We asked these clean and sober folks, with various lengths of recovery time, what brings them love and joy as they trudge the road of happy destiny
BY PAULO MURILLO
LOVE & JOY OF SOBRIETY
“My life is so different now. I just got a new place. I work in treatment now and I have a car. I have a new partner. My life is very contrary to before. I’m no longer a sex worker. I no longer make myself disposable. I’m not being used and I don’t use people. I’m not using alcohol or drugs. I’m literally living a simple life. No drama. Right now I’m working at Lacada, a drug and alcohol treatment program. I’m a monitor and a driver. I get to share my experiences and work with clients. I was discharged from parole, so no more parole officer. I’m doing urinary analysis on clients and I’m not the one being tested. I’m enjoying life. I enjoy having my commitments, taking people through the steps and being an example to other trans women as well as gay, lesbian and bi people. I enjoy working, shopping and doing everything while in recovery. Life is really good right now.”
—Chantay Mackey, sober since June 18, 2017.
“I love the fact that I’m present now. I lost my mother last year. I was able to be there for her, to take care of her, to tend to her needs and I don’t think that would’ve been possible had I still been partying the way I was partying. It’s been a whole different lifestyle for me. I’m calm. And I’m here. I’m enjoying life. I’m very satisfied with the way things have gone. Ten years ago, I was waking up and remembering the night before for the first time in a long time. There is a lot of serenity now. I’m able to share my experience and see people change their lives and I see people grow. I tell them how crazy my lifestyle was and they can’t believe it. What I do for fun is I play these video games [laughs]. This pandemic is nothing new for me. I stay away from everything, so I do these online games. I read and keeping busy, which fits right into this pandemic.”

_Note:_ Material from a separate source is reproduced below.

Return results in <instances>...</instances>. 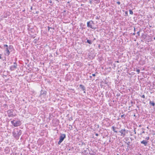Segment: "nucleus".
I'll return each mask as SVG.
<instances>
[{"label":"nucleus","mask_w":155,"mask_h":155,"mask_svg":"<svg viewBox=\"0 0 155 155\" xmlns=\"http://www.w3.org/2000/svg\"><path fill=\"white\" fill-rule=\"evenodd\" d=\"M125 129H121L119 131V132L121 134V136H122L123 137L125 136Z\"/></svg>","instance_id":"obj_8"},{"label":"nucleus","mask_w":155,"mask_h":155,"mask_svg":"<svg viewBox=\"0 0 155 155\" xmlns=\"http://www.w3.org/2000/svg\"><path fill=\"white\" fill-rule=\"evenodd\" d=\"M134 31H135V28H134Z\"/></svg>","instance_id":"obj_37"},{"label":"nucleus","mask_w":155,"mask_h":155,"mask_svg":"<svg viewBox=\"0 0 155 155\" xmlns=\"http://www.w3.org/2000/svg\"><path fill=\"white\" fill-rule=\"evenodd\" d=\"M137 35H140V31H138L137 33Z\"/></svg>","instance_id":"obj_24"},{"label":"nucleus","mask_w":155,"mask_h":155,"mask_svg":"<svg viewBox=\"0 0 155 155\" xmlns=\"http://www.w3.org/2000/svg\"><path fill=\"white\" fill-rule=\"evenodd\" d=\"M80 87L82 91H84V93H85V87L82 84H80L79 86Z\"/></svg>","instance_id":"obj_9"},{"label":"nucleus","mask_w":155,"mask_h":155,"mask_svg":"<svg viewBox=\"0 0 155 155\" xmlns=\"http://www.w3.org/2000/svg\"><path fill=\"white\" fill-rule=\"evenodd\" d=\"M5 51H6V53H7V55L8 56L10 54V52L8 50V48H6Z\"/></svg>","instance_id":"obj_11"},{"label":"nucleus","mask_w":155,"mask_h":155,"mask_svg":"<svg viewBox=\"0 0 155 155\" xmlns=\"http://www.w3.org/2000/svg\"><path fill=\"white\" fill-rule=\"evenodd\" d=\"M141 125H139V127H141Z\"/></svg>","instance_id":"obj_38"},{"label":"nucleus","mask_w":155,"mask_h":155,"mask_svg":"<svg viewBox=\"0 0 155 155\" xmlns=\"http://www.w3.org/2000/svg\"><path fill=\"white\" fill-rule=\"evenodd\" d=\"M4 46L5 47H6V48H8V45H4Z\"/></svg>","instance_id":"obj_21"},{"label":"nucleus","mask_w":155,"mask_h":155,"mask_svg":"<svg viewBox=\"0 0 155 155\" xmlns=\"http://www.w3.org/2000/svg\"><path fill=\"white\" fill-rule=\"evenodd\" d=\"M17 68V64L16 62L14 63V64L10 67V70L12 71L15 70Z\"/></svg>","instance_id":"obj_7"},{"label":"nucleus","mask_w":155,"mask_h":155,"mask_svg":"<svg viewBox=\"0 0 155 155\" xmlns=\"http://www.w3.org/2000/svg\"><path fill=\"white\" fill-rule=\"evenodd\" d=\"M141 97H142L143 98H145V96L144 95V94H143V95H142L141 96Z\"/></svg>","instance_id":"obj_22"},{"label":"nucleus","mask_w":155,"mask_h":155,"mask_svg":"<svg viewBox=\"0 0 155 155\" xmlns=\"http://www.w3.org/2000/svg\"><path fill=\"white\" fill-rule=\"evenodd\" d=\"M117 62H118V61H117Z\"/></svg>","instance_id":"obj_43"},{"label":"nucleus","mask_w":155,"mask_h":155,"mask_svg":"<svg viewBox=\"0 0 155 155\" xmlns=\"http://www.w3.org/2000/svg\"><path fill=\"white\" fill-rule=\"evenodd\" d=\"M48 31H49L50 29V28H51V29H52V28L50 27H49V26H48Z\"/></svg>","instance_id":"obj_23"},{"label":"nucleus","mask_w":155,"mask_h":155,"mask_svg":"<svg viewBox=\"0 0 155 155\" xmlns=\"http://www.w3.org/2000/svg\"><path fill=\"white\" fill-rule=\"evenodd\" d=\"M49 2L50 3H52V1H51V0H50L49 1Z\"/></svg>","instance_id":"obj_28"},{"label":"nucleus","mask_w":155,"mask_h":155,"mask_svg":"<svg viewBox=\"0 0 155 155\" xmlns=\"http://www.w3.org/2000/svg\"><path fill=\"white\" fill-rule=\"evenodd\" d=\"M129 12L130 14L131 15H132L133 13V12L131 10H129Z\"/></svg>","instance_id":"obj_16"},{"label":"nucleus","mask_w":155,"mask_h":155,"mask_svg":"<svg viewBox=\"0 0 155 155\" xmlns=\"http://www.w3.org/2000/svg\"><path fill=\"white\" fill-rule=\"evenodd\" d=\"M87 42L90 44H91L92 43V41L91 40H89L88 39H87Z\"/></svg>","instance_id":"obj_14"},{"label":"nucleus","mask_w":155,"mask_h":155,"mask_svg":"<svg viewBox=\"0 0 155 155\" xmlns=\"http://www.w3.org/2000/svg\"><path fill=\"white\" fill-rule=\"evenodd\" d=\"M13 136L15 138H19V137L21 134V131L20 130H18V129L14 130L12 132Z\"/></svg>","instance_id":"obj_1"},{"label":"nucleus","mask_w":155,"mask_h":155,"mask_svg":"<svg viewBox=\"0 0 155 155\" xmlns=\"http://www.w3.org/2000/svg\"><path fill=\"white\" fill-rule=\"evenodd\" d=\"M149 104L153 106H154L155 105L153 101H150Z\"/></svg>","instance_id":"obj_12"},{"label":"nucleus","mask_w":155,"mask_h":155,"mask_svg":"<svg viewBox=\"0 0 155 155\" xmlns=\"http://www.w3.org/2000/svg\"><path fill=\"white\" fill-rule=\"evenodd\" d=\"M66 137V135L64 134H61L59 137V141L58 142V144L59 145L63 141L64 139Z\"/></svg>","instance_id":"obj_4"},{"label":"nucleus","mask_w":155,"mask_h":155,"mask_svg":"<svg viewBox=\"0 0 155 155\" xmlns=\"http://www.w3.org/2000/svg\"><path fill=\"white\" fill-rule=\"evenodd\" d=\"M150 139V137H146V139H147V140H149Z\"/></svg>","instance_id":"obj_25"},{"label":"nucleus","mask_w":155,"mask_h":155,"mask_svg":"<svg viewBox=\"0 0 155 155\" xmlns=\"http://www.w3.org/2000/svg\"><path fill=\"white\" fill-rule=\"evenodd\" d=\"M143 38L145 39V38H144V37L143 36Z\"/></svg>","instance_id":"obj_36"},{"label":"nucleus","mask_w":155,"mask_h":155,"mask_svg":"<svg viewBox=\"0 0 155 155\" xmlns=\"http://www.w3.org/2000/svg\"><path fill=\"white\" fill-rule=\"evenodd\" d=\"M125 13H126V14H127V12H125Z\"/></svg>","instance_id":"obj_39"},{"label":"nucleus","mask_w":155,"mask_h":155,"mask_svg":"<svg viewBox=\"0 0 155 155\" xmlns=\"http://www.w3.org/2000/svg\"><path fill=\"white\" fill-rule=\"evenodd\" d=\"M136 71L137 72V74H138L140 72V70L139 69H137Z\"/></svg>","instance_id":"obj_17"},{"label":"nucleus","mask_w":155,"mask_h":155,"mask_svg":"<svg viewBox=\"0 0 155 155\" xmlns=\"http://www.w3.org/2000/svg\"><path fill=\"white\" fill-rule=\"evenodd\" d=\"M13 48L12 46V45H10L8 46V49H9V50L12 49Z\"/></svg>","instance_id":"obj_15"},{"label":"nucleus","mask_w":155,"mask_h":155,"mask_svg":"<svg viewBox=\"0 0 155 155\" xmlns=\"http://www.w3.org/2000/svg\"><path fill=\"white\" fill-rule=\"evenodd\" d=\"M129 143H130L129 142L128 143H127V144L128 145V146H129Z\"/></svg>","instance_id":"obj_33"},{"label":"nucleus","mask_w":155,"mask_h":155,"mask_svg":"<svg viewBox=\"0 0 155 155\" xmlns=\"http://www.w3.org/2000/svg\"><path fill=\"white\" fill-rule=\"evenodd\" d=\"M92 75L94 77L95 76V74H92Z\"/></svg>","instance_id":"obj_27"},{"label":"nucleus","mask_w":155,"mask_h":155,"mask_svg":"<svg viewBox=\"0 0 155 155\" xmlns=\"http://www.w3.org/2000/svg\"><path fill=\"white\" fill-rule=\"evenodd\" d=\"M147 128H148V127H147Z\"/></svg>","instance_id":"obj_41"},{"label":"nucleus","mask_w":155,"mask_h":155,"mask_svg":"<svg viewBox=\"0 0 155 155\" xmlns=\"http://www.w3.org/2000/svg\"><path fill=\"white\" fill-rule=\"evenodd\" d=\"M12 124L15 127H17L21 124L20 121L13 120L11 121Z\"/></svg>","instance_id":"obj_3"},{"label":"nucleus","mask_w":155,"mask_h":155,"mask_svg":"<svg viewBox=\"0 0 155 155\" xmlns=\"http://www.w3.org/2000/svg\"><path fill=\"white\" fill-rule=\"evenodd\" d=\"M117 3L119 5H120V2H119V1H118L117 2Z\"/></svg>","instance_id":"obj_20"},{"label":"nucleus","mask_w":155,"mask_h":155,"mask_svg":"<svg viewBox=\"0 0 155 155\" xmlns=\"http://www.w3.org/2000/svg\"><path fill=\"white\" fill-rule=\"evenodd\" d=\"M141 143L143 144H144L145 146H146L147 144V142L145 140H143L141 142Z\"/></svg>","instance_id":"obj_10"},{"label":"nucleus","mask_w":155,"mask_h":155,"mask_svg":"<svg viewBox=\"0 0 155 155\" xmlns=\"http://www.w3.org/2000/svg\"><path fill=\"white\" fill-rule=\"evenodd\" d=\"M134 134H136V130H134Z\"/></svg>","instance_id":"obj_29"},{"label":"nucleus","mask_w":155,"mask_h":155,"mask_svg":"<svg viewBox=\"0 0 155 155\" xmlns=\"http://www.w3.org/2000/svg\"><path fill=\"white\" fill-rule=\"evenodd\" d=\"M8 116L9 117H13L15 115L12 114V109H9L7 111Z\"/></svg>","instance_id":"obj_5"},{"label":"nucleus","mask_w":155,"mask_h":155,"mask_svg":"<svg viewBox=\"0 0 155 155\" xmlns=\"http://www.w3.org/2000/svg\"><path fill=\"white\" fill-rule=\"evenodd\" d=\"M100 16L99 17H98V16H97L96 18H95L96 19H97V20H98L99 18H100Z\"/></svg>","instance_id":"obj_19"},{"label":"nucleus","mask_w":155,"mask_h":155,"mask_svg":"<svg viewBox=\"0 0 155 155\" xmlns=\"http://www.w3.org/2000/svg\"><path fill=\"white\" fill-rule=\"evenodd\" d=\"M2 57H1V54H0V59H2Z\"/></svg>","instance_id":"obj_32"},{"label":"nucleus","mask_w":155,"mask_h":155,"mask_svg":"<svg viewBox=\"0 0 155 155\" xmlns=\"http://www.w3.org/2000/svg\"><path fill=\"white\" fill-rule=\"evenodd\" d=\"M154 39L155 40V37L154 38Z\"/></svg>","instance_id":"obj_40"},{"label":"nucleus","mask_w":155,"mask_h":155,"mask_svg":"<svg viewBox=\"0 0 155 155\" xmlns=\"http://www.w3.org/2000/svg\"><path fill=\"white\" fill-rule=\"evenodd\" d=\"M89 78H92V76H89Z\"/></svg>","instance_id":"obj_34"},{"label":"nucleus","mask_w":155,"mask_h":155,"mask_svg":"<svg viewBox=\"0 0 155 155\" xmlns=\"http://www.w3.org/2000/svg\"><path fill=\"white\" fill-rule=\"evenodd\" d=\"M47 92L46 91L41 90V91L40 96L41 97H45L46 95Z\"/></svg>","instance_id":"obj_6"},{"label":"nucleus","mask_w":155,"mask_h":155,"mask_svg":"<svg viewBox=\"0 0 155 155\" xmlns=\"http://www.w3.org/2000/svg\"><path fill=\"white\" fill-rule=\"evenodd\" d=\"M124 114H123V115H121V118L123 117H124Z\"/></svg>","instance_id":"obj_26"},{"label":"nucleus","mask_w":155,"mask_h":155,"mask_svg":"<svg viewBox=\"0 0 155 155\" xmlns=\"http://www.w3.org/2000/svg\"><path fill=\"white\" fill-rule=\"evenodd\" d=\"M95 135L96 136H97L98 135V134H96Z\"/></svg>","instance_id":"obj_30"},{"label":"nucleus","mask_w":155,"mask_h":155,"mask_svg":"<svg viewBox=\"0 0 155 155\" xmlns=\"http://www.w3.org/2000/svg\"><path fill=\"white\" fill-rule=\"evenodd\" d=\"M94 21L92 20H91L87 21V26L88 28H90L94 30L96 29V28L94 27Z\"/></svg>","instance_id":"obj_2"},{"label":"nucleus","mask_w":155,"mask_h":155,"mask_svg":"<svg viewBox=\"0 0 155 155\" xmlns=\"http://www.w3.org/2000/svg\"><path fill=\"white\" fill-rule=\"evenodd\" d=\"M115 127H114V126H112V129L114 131V132L116 133H117V132L116 130H115Z\"/></svg>","instance_id":"obj_13"},{"label":"nucleus","mask_w":155,"mask_h":155,"mask_svg":"<svg viewBox=\"0 0 155 155\" xmlns=\"http://www.w3.org/2000/svg\"><path fill=\"white\" fill-rule=\"evenodd\" d=\"M133 34H134V35H135V33H134Z\"/></svg>","instance_id":"obj_42"},{"label":"nucleus","mask_w":155,"mask_h":155,"mask_svg":"<svg viewBox=\"0 0 155 155\" xmlns=\"http://www.w3.org/2000/svg\"><path fill=\"white\" fill-rule=\"evenodd\" d=\"M142 130H143V131L140 134L141 135L142 134L145 133V131H144V129H143V128H142Z\"/></svg>","instance_id":"obj_18"},{"label":"nucleus","mask_w":155,"mask_h":155,"mask_svg":"<svg viewBox=\"0 0 155 155\" xmlns=\"http://www.w3.org/2000/svg\"><path fill=\"white\" fill-rule=\"evenodd\" d=\"M32 7H31V9L32 10Z\"/></svg>","instance_id":"obj_35"},{"label":"nucleus","mask_w":155,"mask_h":155,"mask_svg":"<svg viewBox=\"0 0 155 155\" xmlns=\"http://www.w3.org/2000/svg\"><path fill=\"white\" fill-rule=\"evenodd\" d=\"M90 155H96L94 154H92V153H91L90 154Z\"/></svg>","instance_id":"obj_31"}]
</instances>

—Jonathan Chang, sober since July 11, 2010.
“There are so many things that bring me joy in sobriety. I feel like a real person. I love the sense of freedom from the way I used to live. I always wanted freedom and I could never find it. Getting sober brought me that freedom. It may sound corny, but I had a boss who taught me things and developed my skills and mentored me, so finding someone that I can mentor and develop has been a joy. Some people aren’t seen for the talents that they have. They’re seen as a commodity. It’s very transactional. I like to find the people that nobody sees and I like to develop their skills so I when I move on, I leave something behind. At this moment, being 20 years sober, I am profoundly transformed to a man that considers my effect on the world. Every moment of every day, I make it a point to make sure that effect has meaning.”
—Jorge Usatorres, sober since January 29, 2001.